◆ Problem to work on:
Every record is to be returned as written, with no omissions.

(Data to examine begins)

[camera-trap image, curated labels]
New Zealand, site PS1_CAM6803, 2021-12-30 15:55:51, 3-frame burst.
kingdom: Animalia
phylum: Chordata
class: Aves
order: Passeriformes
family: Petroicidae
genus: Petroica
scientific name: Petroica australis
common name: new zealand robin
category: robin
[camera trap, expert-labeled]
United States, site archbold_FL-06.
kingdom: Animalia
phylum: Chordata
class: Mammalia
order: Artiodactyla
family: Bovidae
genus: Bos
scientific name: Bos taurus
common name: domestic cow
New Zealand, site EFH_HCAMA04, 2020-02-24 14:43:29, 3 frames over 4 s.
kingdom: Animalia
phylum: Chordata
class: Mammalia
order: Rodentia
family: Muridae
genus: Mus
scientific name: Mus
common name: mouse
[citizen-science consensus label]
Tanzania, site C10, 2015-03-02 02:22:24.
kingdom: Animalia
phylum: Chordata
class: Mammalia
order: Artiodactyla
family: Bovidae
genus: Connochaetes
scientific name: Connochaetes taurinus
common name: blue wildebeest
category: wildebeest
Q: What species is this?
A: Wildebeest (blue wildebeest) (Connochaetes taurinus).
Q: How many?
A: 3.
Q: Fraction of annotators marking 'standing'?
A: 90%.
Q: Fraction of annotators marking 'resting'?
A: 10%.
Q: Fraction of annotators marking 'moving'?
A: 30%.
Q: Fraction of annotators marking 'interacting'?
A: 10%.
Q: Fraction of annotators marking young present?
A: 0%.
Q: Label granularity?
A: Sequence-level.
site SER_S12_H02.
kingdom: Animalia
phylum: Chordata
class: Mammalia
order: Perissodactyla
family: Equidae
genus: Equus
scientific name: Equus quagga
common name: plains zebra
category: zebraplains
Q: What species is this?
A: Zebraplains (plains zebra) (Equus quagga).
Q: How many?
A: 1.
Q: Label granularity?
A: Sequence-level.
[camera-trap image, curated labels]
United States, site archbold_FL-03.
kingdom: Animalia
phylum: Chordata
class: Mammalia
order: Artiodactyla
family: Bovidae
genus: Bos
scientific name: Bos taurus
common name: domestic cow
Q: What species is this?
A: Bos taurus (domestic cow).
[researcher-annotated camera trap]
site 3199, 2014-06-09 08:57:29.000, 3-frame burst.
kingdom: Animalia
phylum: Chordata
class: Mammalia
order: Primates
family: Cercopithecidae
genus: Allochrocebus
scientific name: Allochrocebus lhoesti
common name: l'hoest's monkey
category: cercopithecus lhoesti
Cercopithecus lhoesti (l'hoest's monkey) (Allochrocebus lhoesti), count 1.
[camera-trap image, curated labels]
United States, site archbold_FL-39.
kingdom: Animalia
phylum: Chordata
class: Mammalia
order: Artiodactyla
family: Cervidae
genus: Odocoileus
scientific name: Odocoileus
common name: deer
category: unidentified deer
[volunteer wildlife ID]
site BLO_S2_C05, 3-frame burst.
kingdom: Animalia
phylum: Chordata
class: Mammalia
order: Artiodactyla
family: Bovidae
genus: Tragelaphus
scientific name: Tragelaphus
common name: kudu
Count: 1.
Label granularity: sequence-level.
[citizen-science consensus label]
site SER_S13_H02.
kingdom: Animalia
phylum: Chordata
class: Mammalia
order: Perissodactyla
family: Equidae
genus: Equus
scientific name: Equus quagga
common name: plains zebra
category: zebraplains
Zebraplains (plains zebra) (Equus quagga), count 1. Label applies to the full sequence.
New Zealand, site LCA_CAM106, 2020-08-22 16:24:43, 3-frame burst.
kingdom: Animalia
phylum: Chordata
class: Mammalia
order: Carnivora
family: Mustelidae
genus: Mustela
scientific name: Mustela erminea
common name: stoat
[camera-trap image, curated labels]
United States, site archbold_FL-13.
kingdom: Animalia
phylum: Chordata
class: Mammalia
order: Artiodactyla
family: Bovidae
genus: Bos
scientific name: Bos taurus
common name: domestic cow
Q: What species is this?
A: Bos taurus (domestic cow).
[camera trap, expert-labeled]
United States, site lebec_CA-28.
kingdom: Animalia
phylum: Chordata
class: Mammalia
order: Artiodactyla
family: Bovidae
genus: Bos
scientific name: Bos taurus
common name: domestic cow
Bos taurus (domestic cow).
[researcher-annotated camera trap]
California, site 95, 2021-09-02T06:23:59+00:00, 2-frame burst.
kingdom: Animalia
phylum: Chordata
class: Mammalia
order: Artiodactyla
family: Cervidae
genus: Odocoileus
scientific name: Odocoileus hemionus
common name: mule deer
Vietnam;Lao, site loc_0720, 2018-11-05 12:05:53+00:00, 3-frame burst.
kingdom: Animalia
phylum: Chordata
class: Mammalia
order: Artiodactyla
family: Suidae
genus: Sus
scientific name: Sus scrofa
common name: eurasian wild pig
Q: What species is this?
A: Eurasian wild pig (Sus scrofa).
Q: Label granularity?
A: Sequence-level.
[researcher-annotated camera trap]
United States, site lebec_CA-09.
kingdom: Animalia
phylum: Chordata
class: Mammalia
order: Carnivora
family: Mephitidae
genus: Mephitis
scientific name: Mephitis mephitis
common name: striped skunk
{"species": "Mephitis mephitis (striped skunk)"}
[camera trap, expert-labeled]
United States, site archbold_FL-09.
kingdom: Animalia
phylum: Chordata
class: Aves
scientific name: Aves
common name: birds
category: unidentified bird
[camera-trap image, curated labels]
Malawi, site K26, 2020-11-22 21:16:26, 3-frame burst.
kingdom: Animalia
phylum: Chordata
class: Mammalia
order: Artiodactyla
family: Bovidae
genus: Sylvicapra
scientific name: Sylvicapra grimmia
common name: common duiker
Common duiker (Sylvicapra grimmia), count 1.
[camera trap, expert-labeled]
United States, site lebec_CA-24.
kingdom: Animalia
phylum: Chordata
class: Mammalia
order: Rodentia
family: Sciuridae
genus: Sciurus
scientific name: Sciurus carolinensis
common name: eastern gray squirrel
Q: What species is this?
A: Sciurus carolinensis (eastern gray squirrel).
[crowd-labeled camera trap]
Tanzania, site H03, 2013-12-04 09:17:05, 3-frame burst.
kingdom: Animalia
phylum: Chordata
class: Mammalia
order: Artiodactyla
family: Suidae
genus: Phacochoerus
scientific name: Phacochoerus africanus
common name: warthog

(Data to examine ends)

◆ Result for this exercise:
[camera-trap image, curated labels]
New Zealand, site PS1_CAM6803, 2021-12-30 15:55:51, 3-frame burst.
kingdom: Animalia
phylum: Chordata
class: Aves
order: Passeriformes
family: Petroicidae
genus: Petroica
scientific name: Petroica australis
common name: new zealand robin
category: robin
[camera trap, expert-labeled]
United States, site archbold_FL-06.
kingdom: Animalia
phylum: Chordata
class: Mammalia
order: Artiodactyla
family: Bovidae
genus: Bos
scientific name: Bos taurus
common name: domestic cow
New Zealand, site EFH_HCAMA04, 2020-02-24 14:43:29, 3 frames over 4 s.
kingdom: Animalia
phylum: Chordata
class: Mammalia
order: Rodentia
family: Muridae
genus: Mus
scientific name: Mus
common name: mouse
[citizen-science consensus label]
Tanzania, site C10, 2015-03-02 02:22:24.
kingdom: Animalia
phylum: Chordata
class: Mammalia
order: Artiodactyla
family: Bovidae
genus: Connochaetes
scientific name: Connochaetes taurinus
common name: blue wildebeest
category: wildebeest
Q: What species is this?
A: Wildebeest (blue wildebeest) (Connochaetes taurinus).
Q: How many?
A: 3.
Q: Fraction of annotators marking 'standing'?
A: 90%.
Q: Fraction of annotators marking 'resting'?
A: 10%.
Q: Fraction of annotators marking 'moving'?
A: 30%.
Q: Fraction of annotators marking 'interacting'?
A: 10%.
Q: Fraction of annotators marking young present?
A: 0%.
Q: Label granularity?
A: Sequence-level.
site SER_S12_H02.
kingdom: Animalia
phylum: Chordata
class: Mammalia
order: Perissodactyla
family: Equidae
genus: Equus
scientific name: Equus quagga
common name: plains zebra
category: zebraplains
Q: What species is this?
A: Zebraplains (plains zebra) (Equus quagga).
Q: How many?
A: 1.
Q: Label granularity?
A: Sequence-level.
[camera-trap image, curated labels]
United States, site archbold_FL-03.
kingdom: Animalia
phylum: Chordata
class: Mammalia
order: Artiodactyla
family: Bovidae
genus: Bos
scientific name: Bos taurus
common name: domestic cow
Q: What species is this?
A: Bos taurus (domestic cow).
[researcher-annotated camera trap]
site 3199, 2014-06-09 08:57:29.000, 3-frame burst.
kingdom: Animalia
phylum: Chordata
class: Mammalia
order: Primates
family: Cercopithecidae
genus: Allochrocebus
scientific name: Allochrocebus lhoesti
common name: l'hoest's monkey
category: cercopithecus lhoesti
Cercopithecus lhoesti (l'hoest's monkey) (Allochrocebus lhoesti), count 1.
[camera-trap image, curated labels]
United States, site archbold_FL-39.
kingdom: Animalia
phylum: Chordata
class: Mammalia
order: Artiodactyla
family: Cervidae
genus: Odocoileus
scientific name: Odocoileus
common name: deer
category: unidentified deer
[volunteer wildlife ID]
site BLO_S2_C05, 3-frame burst.
kingdom: Animalia
phylum: Chordata
class: Mammalia
order: Artiodactyla
family: Bovidae
genus: Tragelaphus
scientific name: Tragelaphus
common name: kudu
Count: 1.
Label granularity: sequence-level.
[citizen-science consensus label]
site SER_S13_H02.
kingdom: Animalia
phylum: Chordata
class: Mammalia
order: Perissodactyla
family: Equidae
genus: Equus
scientific name: Equus quagga
common name: plains zebra
category: zebraplains
Zebraplains (plains zebra) (Equus quagga), count 1. Label applies to the full sequence.
New Zealand, site LCA_CAM106, 2020-08-22 16:24:43, 3-frame burst.
kingdom: Animalia
phylum: Chordata
class: Mammalia
order: Carnivora
family: Mustelidae
genus: Mustela
scientific name: Mustela erminea
common name: stoat
[camera-trap image, curated labels]
United States, site archbold_FL-13.
kingdom: Animalia
phylum: Chordata
class: Mammalia
order: Artiodactyla
family: Bovidae
genus: Bos
scientific name: Bos taurus
common name: domestic cow
Q: What species is this?
A: Bos taurus (domestic cow).
[camera trap, expert-labeled]
United States, site lebec_CA-28.
kingdom: Animalia
phylum: Chordata
class: Mammalia
order: Artiodactyla
family: Bovidae
genus: Bos
scientific name: Bos taurus
common name: domestic cow
Bos taurus (domestic cow).
[researcher-annotated camera trap]
California, site 95, 2021-09-02T06:23:59+00:00, 2-frame burst.
kingdom: Animalia
phylum: Chordata
class: Mammalia
order: Artiodactyla
family: Cervidae
genus: Odocoileus
scientific name: Odocoileus hemionus
common name: mule deer
Vietnam;Lao, site loc_0720, 2018-11-05 12:05:53+00:00, 3-frame burst.
kingdom: Animalia
phylum: Chordata
class: Mammalia
order: Artiodactyla
family: Suidae
genus: Sus
scientific name: Sus scrofa
common name: eurasian wild pig
Q: What species is this?
A: Eurasian wild pig (Sus scrofa).
Q: Label granularity?
A: Sequence-level.
[researcher-annotated camera trap]
United States, site lebec_CA-09.
kingdom: Animalia
phylum: Chordata
class: Mammalia
order: Carnivora
family: Mephitidae
genus: Mephitis
scientific name: Mephitis mephitis
common name: striped skunk
{"species": "Mephitis mephitis (striped skunk)"}
[camera trap, expert-labeled]
United States, site archbold_FL-09.
kingdom: Animalia
phylum: Chordata
class: Aves
scientific name: Aves
common name: birds
category: unidentified bird
[camera-trap image, curated labels]
Malawi, site K26, 2020-11-22 21:16:26, 3-frame burst.
kingdom: Animalia
phylum: Chordata
class: Mammalia
order: Artiodactyla
family: Bovidae
genus: Sylvicapra
scientific name: Sylvicapra grimmia
common name: common duiker
Common duiker (Sylvicapra grimmia), count 1.
[camera trap, expert-labeled]
United States, site lebec_CA-24.
kingdom: Animalia
phylum: Chordata
class: Mammalia
order: Rodentia
family: Sciuridae
genus: Sciurus
scientific name: Sciurus carolinensis
common name: eastern gray squirrel
Q: What species is this?
A: Sciurus carolinensis (eastern gray squirrel).
[crowd-labeled camera trap]
Tanzania, site H03, 2013-12-04 09:17:05, 3-frame burst.
kingdom: Animalia
phylum: Chordata
class: Mammalia
order: Artiodactyla
family: Suidae
genus: Phacochoerus
scientific name: Phacochoerus africanus
common name: warthog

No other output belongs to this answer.